RNA was extracted from the paraffin-embedded dissected sections and treated with DNase as described elsewhere (Dotti et al, 2010). In all, 200 ng of RNA was retro-transcribed by MMV reverse transcriptase using random hexamer primers. For RT–PCR, the primers were those described in section ‘cDNA synthesis and real-time PCR’. Pre-denaturation was performed for 2 min at 95°C, followed by 30 cycles with a denaturation step of 30 s at 94°C, an annealing step of 30 s at 60°C and an extension step of 30 s at 72°C for EEF1A1 and 28S rRNA. For EEF1A2, the cycles were elevated at 50 and the annealing was done at 58°C. As negative controls paraffin blocks without tissues were used. The RNA quality in each clinical specimen was analysed by RT–PCR of 28S rRNA using 25 ng of total RNA and 35 cycles of amplification.
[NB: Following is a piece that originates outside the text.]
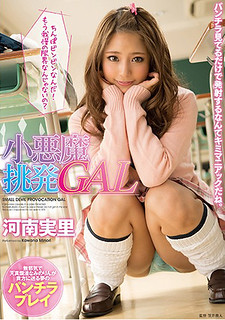 MMUS-021 Minor Devil Provocation Gal Kaori Henan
The nine prostate cancer and two prostate hyperplasia samples fixed in formalin and embedded in paraffin were obtained from the Pathology Department of the University of Trieste. Patients showed a median age at diagnosis of 63 years (25th–75th percentile=60–71). RNA was extracted according to Stanta and Schneider (1991) and treated with DNase. In all, 200 ng of RNA was transcribed using AMV reverse transcriptase with specific reverse primers. The RT–PCR was performed as previously reported (Stanta and Bonin, 1998), by using for EEF1A2 the following primers: Fw 5′-GCCACCGTCAATAGGTGGAC-3′ and Rv 5′-GATTCCGGAGCCGAGGTCTCA-3′ (NM_001958) giving a specific amplicon of 91 bp. In the cases (four) where the perineoplastic tissue was over 10% of the section, the perineoplastic and tumour tissue were analysed separately. Negative controls were paraffin blocks without tissues. The RNA quality in each clinical specimen was analysed by RT–PCR of 28S rRNA using 25 ng of total RNA and 35 amplification cycles. Amplification products were checked by dot blot or Southern blot hybridisation (Stanta and Bonin, 1998) using specific probes: 5′-CCCTCCCGGAGATAAAACCGCCGG-3′ for EEF1A2 and 5′-CGGGTGGTAAACTCCATCTAAGGC-3′ for 28S rRNA.

Statistical analysis

Values were expressed as mean±s.e.m. Statistical significance was determined by one-way analysis of variance and the appropriate Student's test; a value of P<0.05 was considered to be statistically significant.

Results

Characterisation of human prostate cell lines proliferation behaviours

The growth rates of the cancer LNCaP, DU-145, PC-3 and of the non-tumourigenic PZHPV-7 cell lines were assessed. As illustrated in Figure 1A–C, the three cancer lines showed a higher rate of proliferation compared with the control PZHPV-7. Notably, the LNCaP exhibited an evident lower rate of proliferation with respect to the less differentiated and more aggressive DU-145 and PC-3. The differences can be substantiated by cell counting (Figure 1A), MTT test (Figure 1B) and by the amount of S-phase cell (Figure 1C).

Figure 1
figure 1

Cell proliferation and levels of some cell-cycle modulators. (A) Cell numbers. Cells were seeded in six-well plates and their numbers were evaluated at the indicated times. (B) MTT test. Cells were seeded in 96-well microtiter plates and the growth rate was measured at the indicated times by MTT incorporation. (C) S-phase cells. Cells were seeded in six-well plates and the amount of S-phase cell was evaluated at the indicated times. (A–C) The date are reported as fold increase respect to day 1; data are indicated as mean±s.e.m.; n=3. (D) Western blotting of cell-cycle modulators. Cells were collected at subconfluence; the levels of the indicated proteins are shown; GAPDH protein content was used as loading control. Relative quantifications are reported below.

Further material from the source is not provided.